2) Retained operating cash flow, calculated by averaging five years of operating cash flow from operations minus dividends and buybacks. This isn't much different from operating cash flow, but Russell wanted to avoid double-weighting dividends and buybacks, which are the third factor.

3) Dividends plus buybacks, averaged over five years. Dividends, while still the most visible way corporations return cash to shareholders, have become increasingly supplanted by share repurchases, which are more tax-efficient and (unfortunately) don't saddle managers with the expectation that they'll continue. Researchers have found that more comprehensive measures of shareholder cash payouts are better predictors of future returns than dividends alone.

All three metrics are sensible in isolation and likely better than the traditional RAFI factors (five-year averages of dividends, sales, and cash flow, and latest book value) as indicators of value.

Another improvement that I've long desired in the traditional RAFI is the implementation of staggered quarterly rebalances. The FTSE RAFI, for example, follows the original RAFI methodology closely and rebalances each March in one fell swoop. It's not a minor detail. The RAFI tends to favor less-liquid, smaller stocks and has historically generated a decent portion of its returns from them.

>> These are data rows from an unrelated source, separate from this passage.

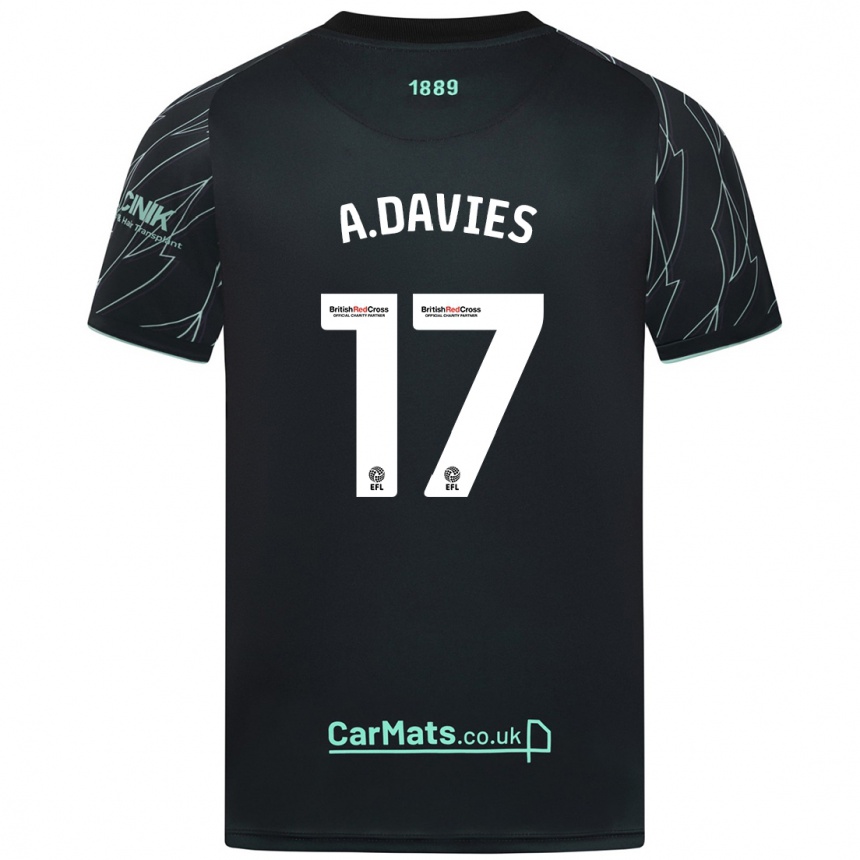 Men Football Adam Davies #17 Black Green Away Jersey 2024/25 T-Shirt Za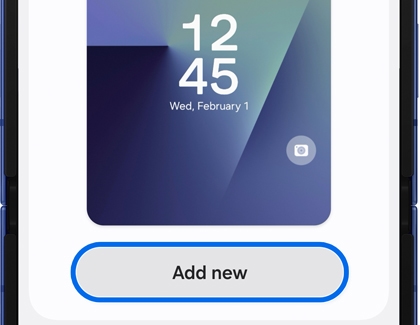 FlexWindow customization screen on a Galaxy Z Flip7 showing the option to add a new wallpaper design.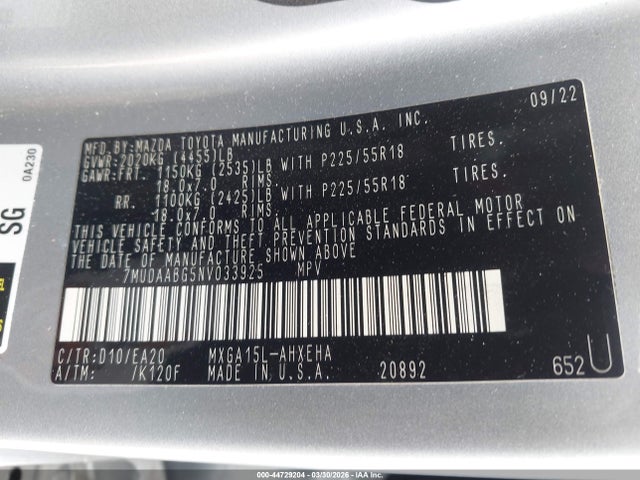 Toyota Corolla Cross Xle 2022 7MUDAABG5NV033925 Image 9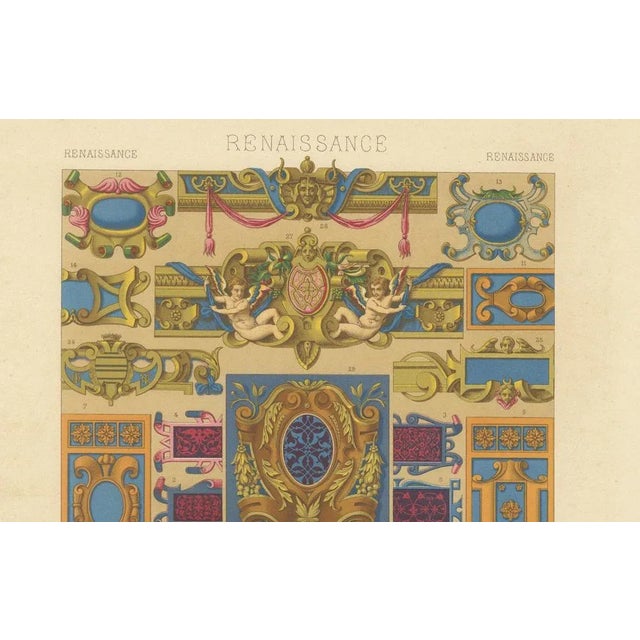 Renaissance Decorative Cartouches & Motifs – Antique Lithograph, Pl. LVIII This striking chromolithograph, Plate LVIII...
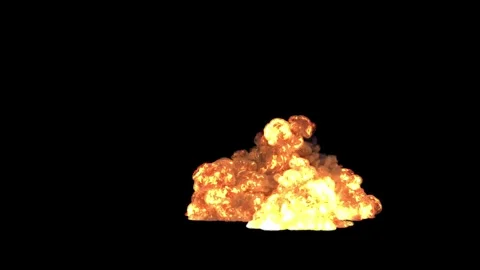 Explosion with heavy black smoke and fire isolated with an alpha channel Stock Footage 255636722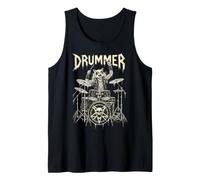 Drummer Heavy Metal Rock Cat Jouet de Batterie Motif tête de Mort Débardeur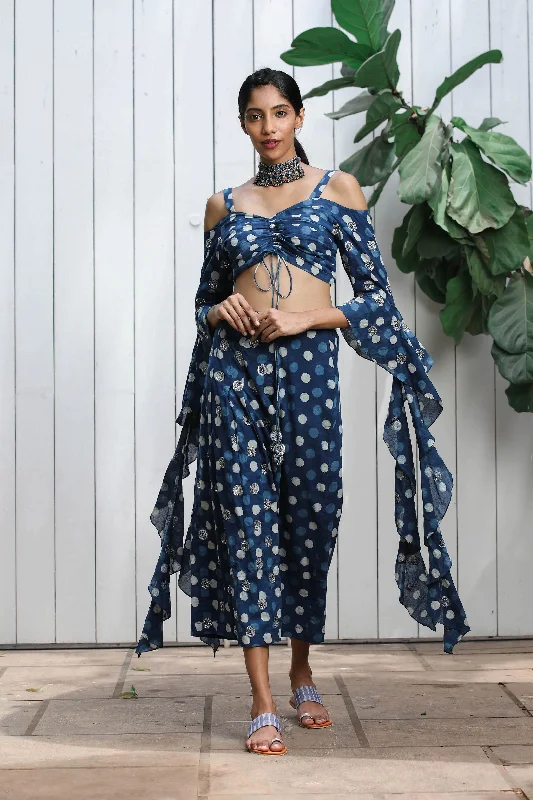 CROP TOP WITH SIDE RUFFLES & CULOTTES PANT Satin Blend Silk Blend Wool Blend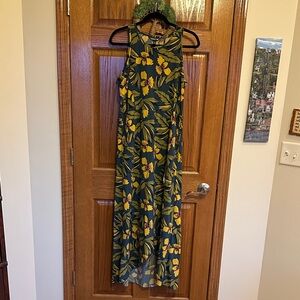 Toad&Co Floral Maxi Dress - Green and Yellow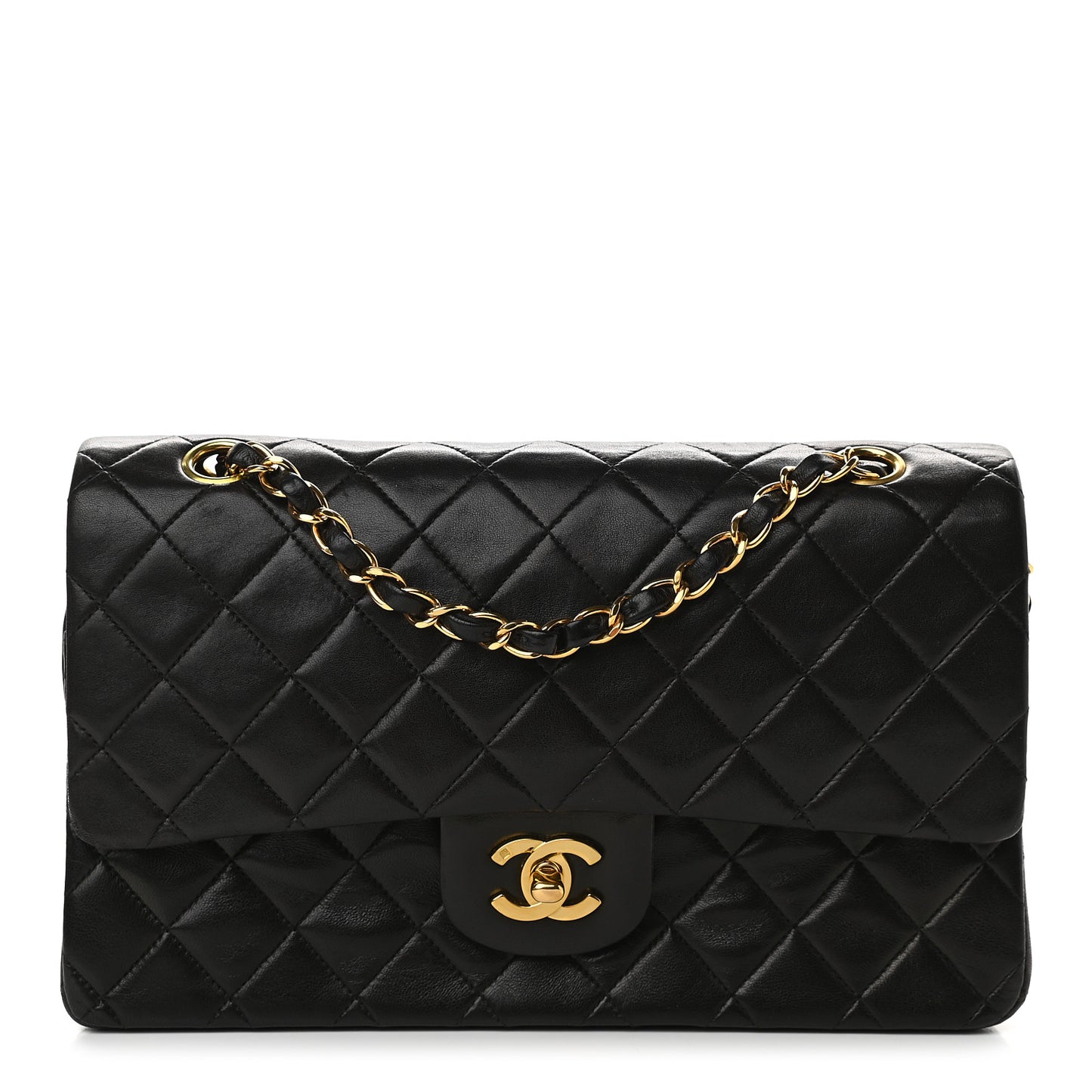 Lambskin Quilted Medium Double Flap Black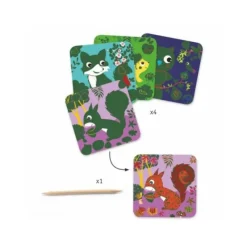Djeco Cartes A Gratter Petites Betes- Découpage, Collage, Pliage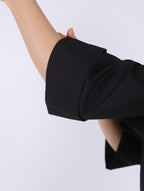 WRAP  BLACK COTTON  BLOUSE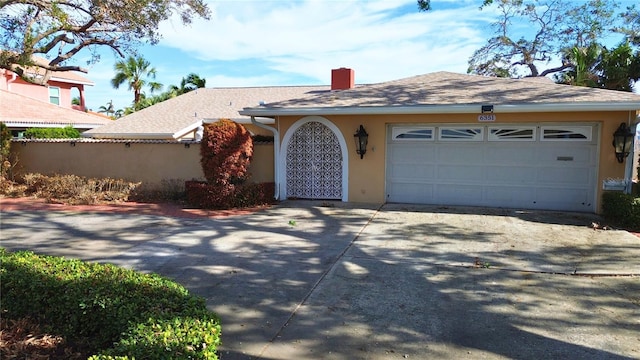 single story home with a garage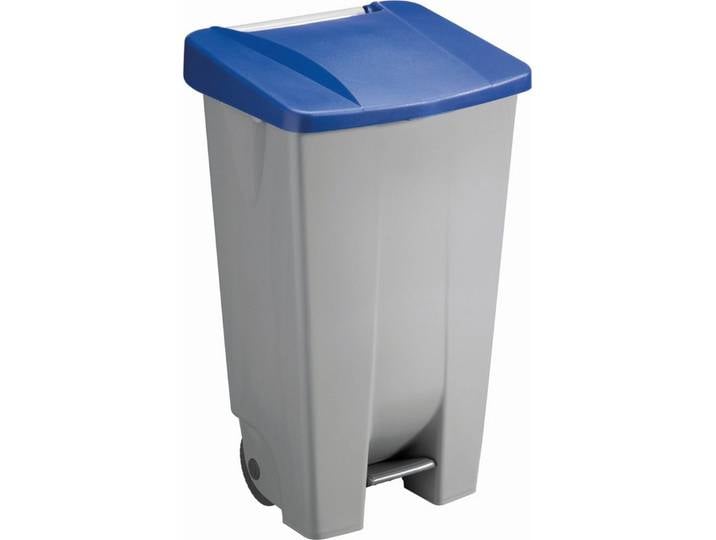 Sunware Papierkorb Abfallcontainer Kunststoff 120l grau mit blauem Deckel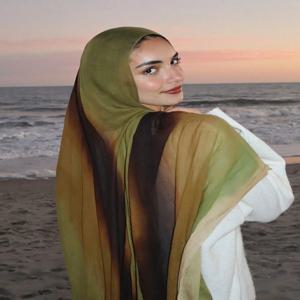 새로운 여성용 수채화 히잡 스카프 반다나 헤어밴드 빈티지 럭셔리 비치 180cm 롱 손수건 보헤미아 무슬림 액세서리 2025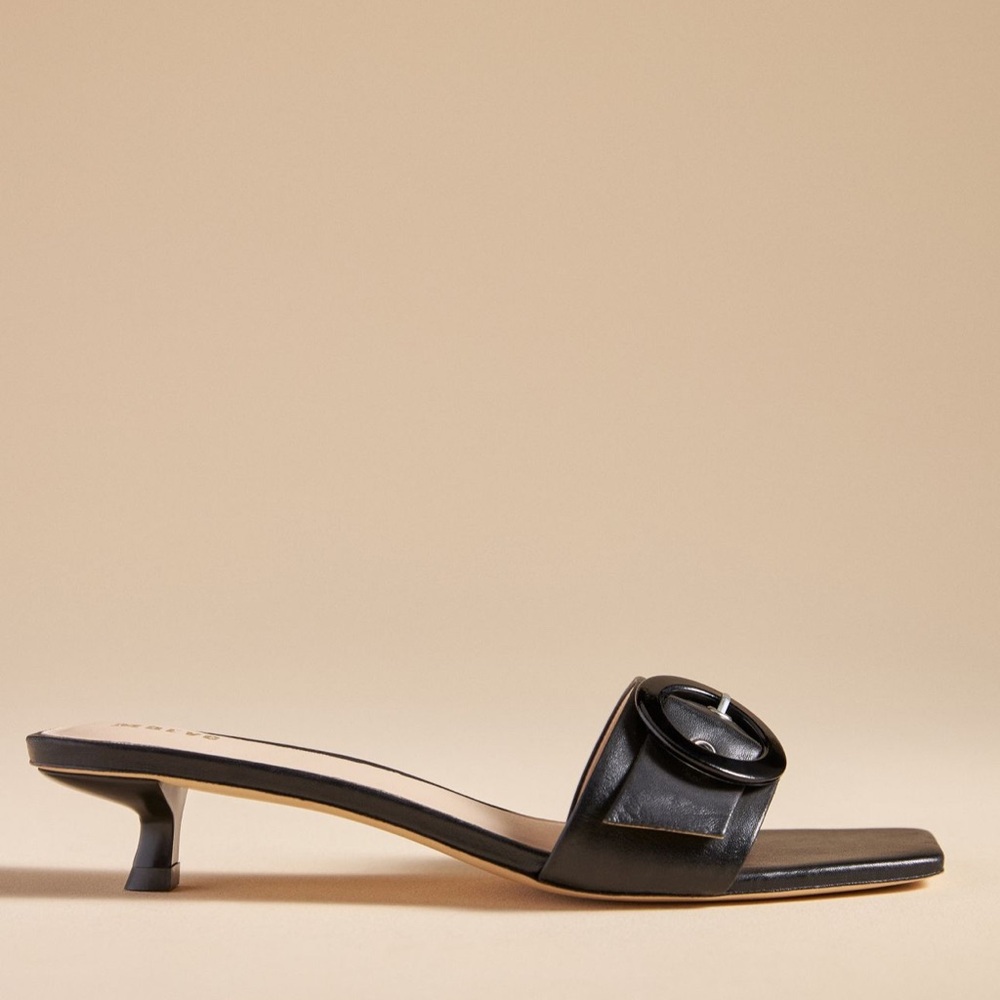 *Anthropologie Maeve Buckle Kitten Heels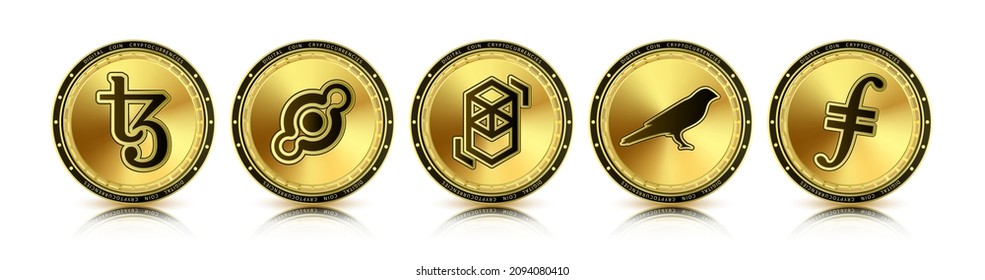 Conjunto de criptodivisa de token. Moneda en el futuro Internet. Monedas de oro criptomonedas, Tezos, Filecoin, Kusamal, Fantom. Aislado sobre fondo blanco, ilustración 3D Vector realista.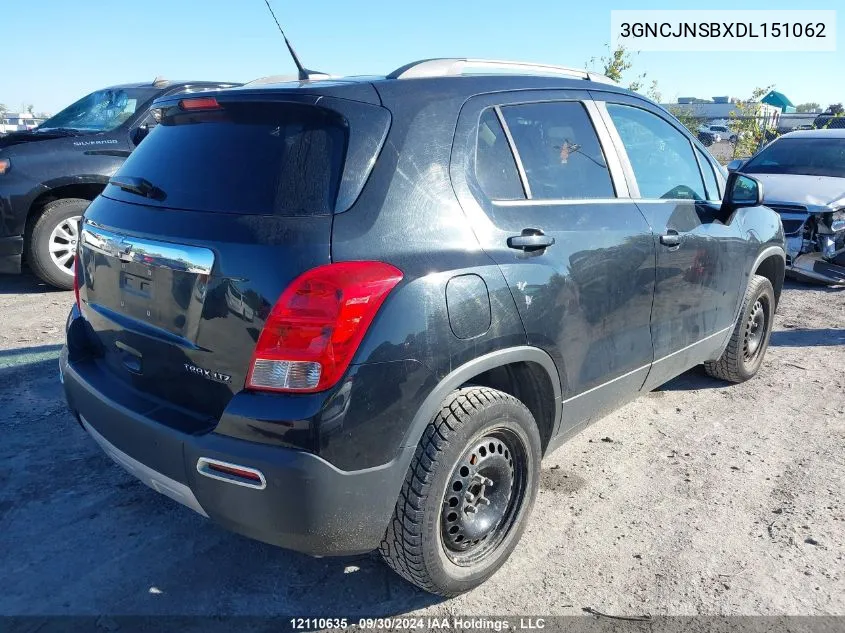 2013 Chevrolet Trax VIN: 3GNCJNSBXDL151062 Lot: 12110635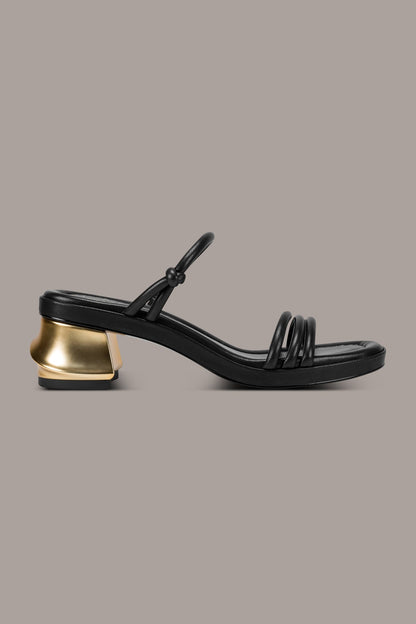 TAFETA MULE SANDAL - Black
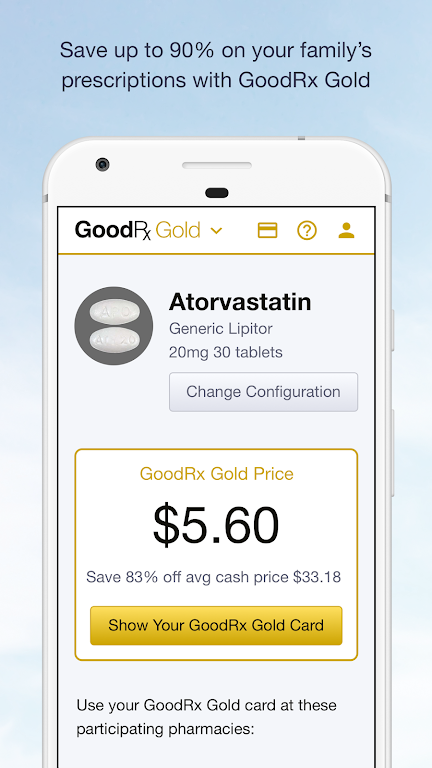 GoodRx Gold - Pharmacy Discount Card  Screenshot 1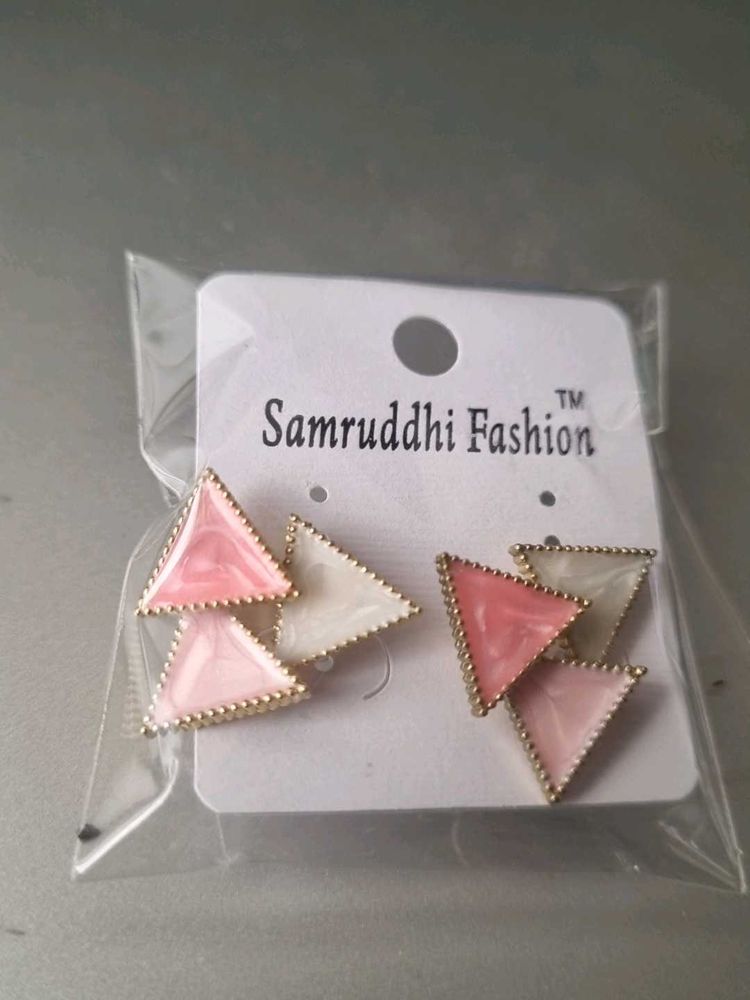 Triangle Pink Stud Earrings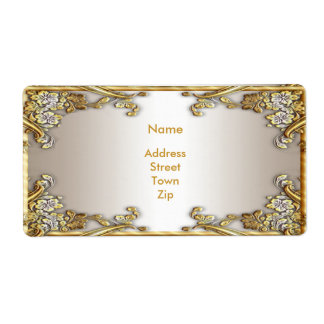 Label Address Elegant Gold Cream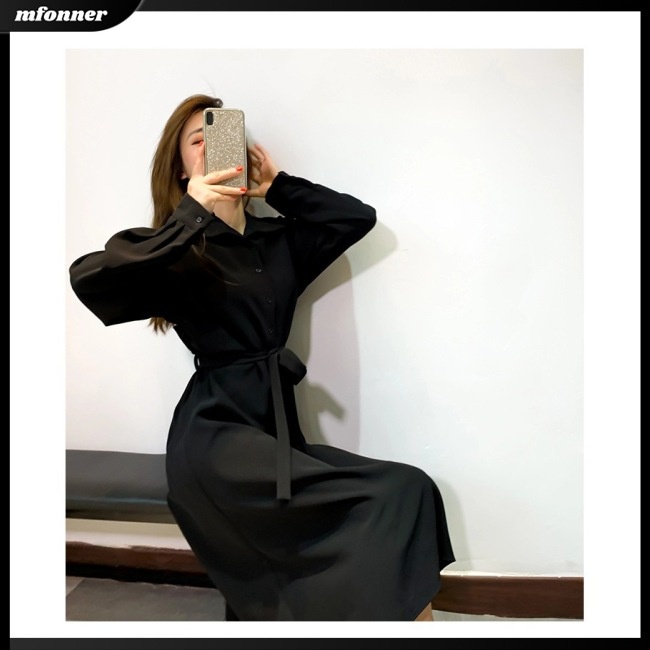 Đầm Dài Tay Màu Trơn Thiết Kế Đơn Giản Thanh Lịch Thời Trang Dành Cho Nữ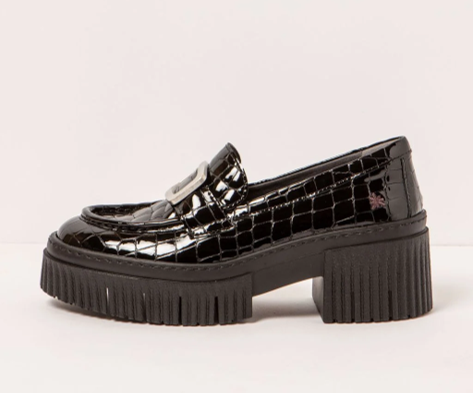 YORK 1372 BLACK PATENT CROC EMBOSSED HEELED LOAFER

We can see this effect by comparing the back-tested returns of the FTSE RAFI US 1000 Index and the MSCI USA Value-Weighted Index. MSCI's clients tend to be big institutions, so the firm hews to liquid parts of the market. As of this writing, the smallest stock's market value in the FTSE RAFI 1000 is a little more than $1.0 billion; in the MSCI USA Value-Weighted Index, it's about $3.6 billion. The different liquidity and size cutoffs have resulted in a 1.5-percentage-point difference in annualized returns since each index's common back-tested inception date.


Source: Morningstar Analysts.

The Russell indexes can dip pretty deep down into less-liquid small-cap stocks. For instance, the "large-cap" version of the fund owns stocks with market caps as small as $750 million. The small-cap version dips into a fair number of micro-caps, the smallest being under $200 million. Judging by these numbers, the Russell RAFI has the potential to pack quite a punch.

However, the impressive excess returns generated by the small fry can turn into equally impressive negative returns when a flood of money rushes in and out of them heedless of valuation.[1] The widely followed Russell 2000 Index is notorious for lagging other small-cap indexes, largely because the stocks that it adds and deletes experience tremendous market pressure relative to the stocks' liquidity. Deleted stocks are sold en masse on the same day by funds tracking the Russell 2000, lowering prices. Added stocks are bought en masse, raising prices. Studies have put the Russell 2000's historical index turnover cost at 0.4% to 1.8% annually (through it's probably lower today, after Russell made some changes).[2] (In case you're wondering, the small-cap Russell fundamental indexes aren't tied to the Russell 2000.)

In anticipation of these problems, the Russell fundamental index spreads its rebalances over the year to reduce market impact. The index operates as if it were divided into four independent portfolios (which initially are identical), and each portfolio is rebalanced in a different quarter. Additions are introduced over the year, but deletions are kicked out immediately.

These methodology changes collectively add up to a better RAFI. The lower fee is the cherry on top.

1) Petajisto, Antti. 2011. "The Index Premium and Its Hidden Cost for Index Funds." Journal of Empirical Finance, vol. 18: 271-288.

2) Chen, Honghui and Noronha, Gregory and Singal, Vijay. 2005. "Index Changes and Unexpected Losses to Investors in S&P 500 and Russell 2000 Index Funds." Working Paper (March).